⟨
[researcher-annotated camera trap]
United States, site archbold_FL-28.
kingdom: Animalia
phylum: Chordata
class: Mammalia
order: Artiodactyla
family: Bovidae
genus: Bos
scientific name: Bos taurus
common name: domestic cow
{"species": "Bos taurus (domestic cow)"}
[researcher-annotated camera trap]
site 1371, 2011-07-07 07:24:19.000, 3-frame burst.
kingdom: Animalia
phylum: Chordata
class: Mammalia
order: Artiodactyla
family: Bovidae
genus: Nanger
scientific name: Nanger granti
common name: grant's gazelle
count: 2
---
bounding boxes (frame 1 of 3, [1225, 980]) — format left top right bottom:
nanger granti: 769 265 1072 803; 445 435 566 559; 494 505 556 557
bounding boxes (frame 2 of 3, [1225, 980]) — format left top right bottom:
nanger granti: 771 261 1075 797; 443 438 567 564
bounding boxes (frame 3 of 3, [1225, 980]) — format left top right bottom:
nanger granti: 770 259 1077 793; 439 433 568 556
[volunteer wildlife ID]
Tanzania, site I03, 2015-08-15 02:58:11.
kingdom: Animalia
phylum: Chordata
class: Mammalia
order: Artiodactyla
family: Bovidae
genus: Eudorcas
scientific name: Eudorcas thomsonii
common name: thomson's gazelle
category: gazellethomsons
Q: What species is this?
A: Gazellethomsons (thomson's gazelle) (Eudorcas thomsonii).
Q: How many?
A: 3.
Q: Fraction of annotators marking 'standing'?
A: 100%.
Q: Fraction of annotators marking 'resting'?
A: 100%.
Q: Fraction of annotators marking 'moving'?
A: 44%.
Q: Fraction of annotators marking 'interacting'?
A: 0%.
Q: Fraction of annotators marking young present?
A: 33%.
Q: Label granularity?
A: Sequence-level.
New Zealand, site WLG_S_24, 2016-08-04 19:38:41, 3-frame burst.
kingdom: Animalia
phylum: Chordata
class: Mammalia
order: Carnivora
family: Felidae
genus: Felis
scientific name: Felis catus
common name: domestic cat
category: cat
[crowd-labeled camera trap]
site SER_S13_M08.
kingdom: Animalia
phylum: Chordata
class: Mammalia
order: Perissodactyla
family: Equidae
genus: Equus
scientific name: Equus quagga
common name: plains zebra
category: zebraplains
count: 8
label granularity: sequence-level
⟩
REQUIREMENT:
Would you set down every entry again, exactly?

OUTPUT OF THE EXERCISE:
[researcher-annotated camera trap]
United States, site archbold_FL-28.
kingdom: Animalia
phylum: Chordata
class: Mammalia
order: Artiodactyla
family: Bovidae
genus: Bos
scientific name: Bos taurus
common name: domestic cow
{"species": "Bos taurus (domestic cow)"}
[researcher-annotated camera trap]
site 1371, 2011-07-07 07:24:19.000, 3-frame burst.
kingdom: Animalia
phylum: Chordata
class: Mammalia
order: Artiodactyla
family: Bovidae
genus: Nanger
scientific name: Nanger granti
common name: grant's gazelle
count: 2
---
bounding boxes (frame 1 of 3, [1225, 980]) — format left top right bottom:
nanger granti: 769 265 1072 803; 445 435 566 559; 494 505 556 557
bounding boxes (frame 2 of 3, [1225, 980]) — format left top right bottom:
nanger granti: 771 261 1075 797; 443 438 567 564
bounding boxes (frame 3 of 3, [1225, 980]) — format left top right bottom:
nanger granti: 770 259 1077 793; 439 433 568 556
[volunteer wildlife ID]
Tanzania, site I03, 2015-08-15 02:58:11.
kingdom: Animalia
phylum: Chordata
class: Mammalia
order: Artiodactyla
family: Bovidae
genus: Eudorcas
scientific name: Eudorcas thomsonii
common name: thomson's gazelle
category: gazellethomsons
Q: What species is this?
A: Gazellethomsons (thomson's gazelle) (Eudorcas thomsonii).
Q: How many?
A: 3.
Q: Fraction of annotators marking 'standing'?
A: 100%.
Q: Fraction of annotators marking 'resting'?
A: 100%.
Q: Fraction of annotators marking 'moving'?
A: 44%.
Q: Fraction of annotators marking 'interacting'?
A: 0%.
Q: Fraction of annotators marking young present?
A: 33%.
Q: Label granularity?
A: Sequence-level.
New Zealand, site WLG_S_24, 2016-08-04 19:38:41, 3-frame burst.
kingdom: Animalia
phylum: Chordata
class: Mammalia
order: Carnivora
family: Felidae
genus: Felis
scientific name: Felis catus
common name: domestic cat
category: cat
[crowd-labeled camera trap]
site SER_S13_M08.
kingdom: Animalia
phylum: Chordata
class: Mammalia
order: Perissodactyla
family: Equidae
genus: Equus
scientific name: Equus quagga
common name: plains zebra
category: zebraplains
count: 8
label granularity: sequence-level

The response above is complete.